I’m trying to convert a tf frozen graph into trt graph using the TrtGraphConverter
class. My input has undefined shape so I have to set is_dynamic_op=True. I can see that is building a new TensorRT engine at runtime.

My question are:

  1. Can I get the optimized engine on a specific input shape and serialize it to disk?
  2. If I change my tf frozen graph to have fixed shape and run the conversion with is_dynamic_op=False, it will build the optimized engine during conversion, will this engine be serialized along with my trt graph?

Hi

Yes, you can generate a serialized engine file while using static mode for specified input shape.
The argument “maximum_cached_engines” can be used to control how many engines will be stored at a time.

For more info on static and dynamic mode, please refer below link:
https://docs.nvidia.com/deeplearning/frameworks/tf-trt-user-guide/index.html#static-dynamic-mode

Sample Example:
https://github.com/tensorflow/tensorrt/blob/master/tftrt/examples/image-classification/image_classification.py

Please refer below link to generate a standalone plan file and to serialize the model:
https://docs.nvidia.com/deeplearning/frameworks/tf-trt-user-guide/index.html#tensorrt-plan

Thanks

Thanks! I was able to save the optimized engine.

One more thing that is a little confusing to me in the documentation. This section (https://docs.nvidia.com/deeplearning/frameworks/tf-trt-user-guide/index.html#cache-var) is talking about reusing engine when the input batch is smaller than the engine batch size.

In this case do I have to pad my input batch to be the same as engine batch? I tried feeding the graph with smaller batch size inputs, but it raise an ValueError saying that input shape does not match.

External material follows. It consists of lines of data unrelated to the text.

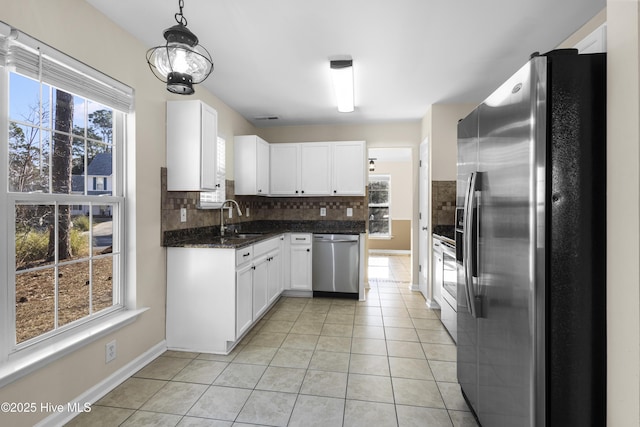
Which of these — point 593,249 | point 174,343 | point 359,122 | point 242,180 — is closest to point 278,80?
point 242,180

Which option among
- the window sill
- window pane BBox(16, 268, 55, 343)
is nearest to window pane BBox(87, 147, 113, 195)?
window pane BBox(16, 268, 55, 343)

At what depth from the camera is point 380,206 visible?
333 inches

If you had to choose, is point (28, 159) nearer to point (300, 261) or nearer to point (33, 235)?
point (33, 235)

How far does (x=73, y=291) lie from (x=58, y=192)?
64cm

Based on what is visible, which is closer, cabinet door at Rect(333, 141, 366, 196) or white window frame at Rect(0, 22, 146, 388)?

Sorry my bad, just some stupid typo in my testing code. There is no need to pad your input when input batch <= engine batch size. When input has an larger batch size, trt will fall back to the original tf graph.

Hi,

Two possible cases:

  • is_dynamic_op is true
        In this case the batch size is determined by input shapes during execution.
        An engine can be reused for a new input, if input batch size is less than or equal to engine batch size and other non-batch dimension match for new input.
        Otherwise based on the maximum_cached_engines value either additional new engine will be created or engine will be recreated for new input.
  • is_dynamic_op is false
        In this case “max_batch_size” param will define the max allowed input batch size. By default max_batch_size value is 1.
        If input batch size is less than or equal to max_batch_size and other non-batch dimension match for new input, generated engine can be reused.

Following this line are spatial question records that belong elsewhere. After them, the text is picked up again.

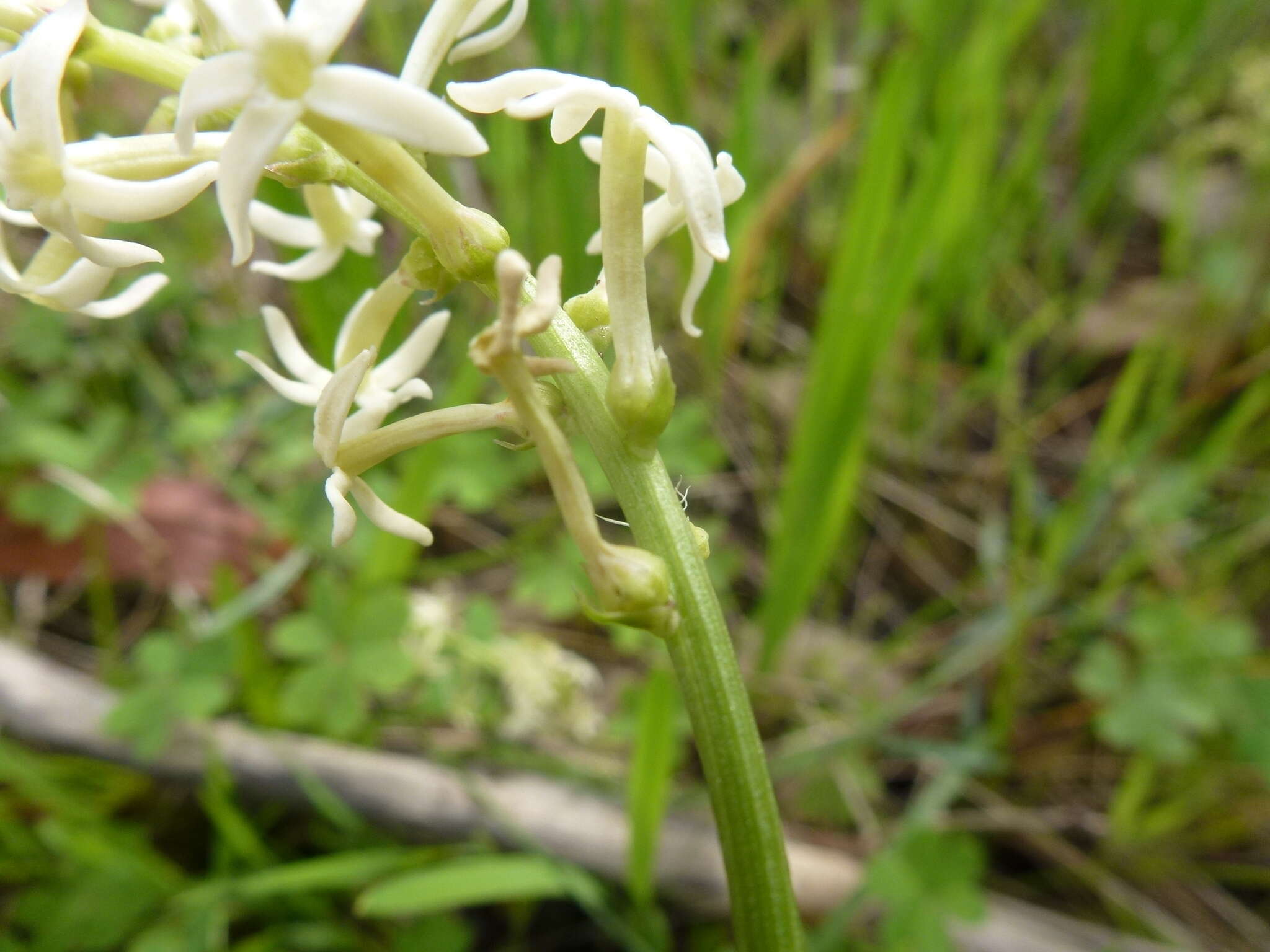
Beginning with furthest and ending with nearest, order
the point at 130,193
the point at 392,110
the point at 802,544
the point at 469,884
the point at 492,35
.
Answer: the point at 802,544 < the point at 469,884 < the point at 492,35 < the point at 130,193 < the point at 392,110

In your case could you please check following this:
    - Other non-batch input dimension match for new input.
    - max_batch_size values is greater than or equal to input batch size. (Engine batch size is greater than or equal to input batch size)
    
Thanks

Thanks for your help!

Hi,

Related to this problem, I’m currently trying to get the current workflow working:

  1. Train a model in Tensorflow 2.0
  2. Convert a SavedModel to a serialized TensorRT engine with TF-TRT
  3. Deserialize the engine with the TensorRT API

So far, I’m stuck at step 2.

Since the training is done with TensorFlow 2.0, TrtGraphConverterV2 [1] should be used.

However, as opposed to using TrtGraphConverter or create_inference_graph (for SavedModels trained with TF1), TrtGraphConverterV2 returns a function and not the graph itself. So serializing the model as per [2] does not work.

So, my question is then: What is the intended workflow for serializing graphs converted with TrtGraphConverterV2 into TensorRT engines that can be deserialized with the TensorRT API?

[1]: https://github.com/tensorflow/tensorflow/blob/3bdf127fbb0ee3345099393bb957f3dc12c2ea88/tensorflow/python/compiler/tensorrt/trt_convert.py#L781
[2]: https://docs.nvidia.com/deeplearning/frameworks/tf-trt-user-guide/index.html#tensorrt-plan

1 Like

+1

+1

+1

Is there already a fix for this? I’m struggling with the same problem.
The TF-TRT model is faster then the simply-converted TRT model, but I can’t afford the RAM needed to load TF, so building the ICudaEngine from the TF-TRT model would be great.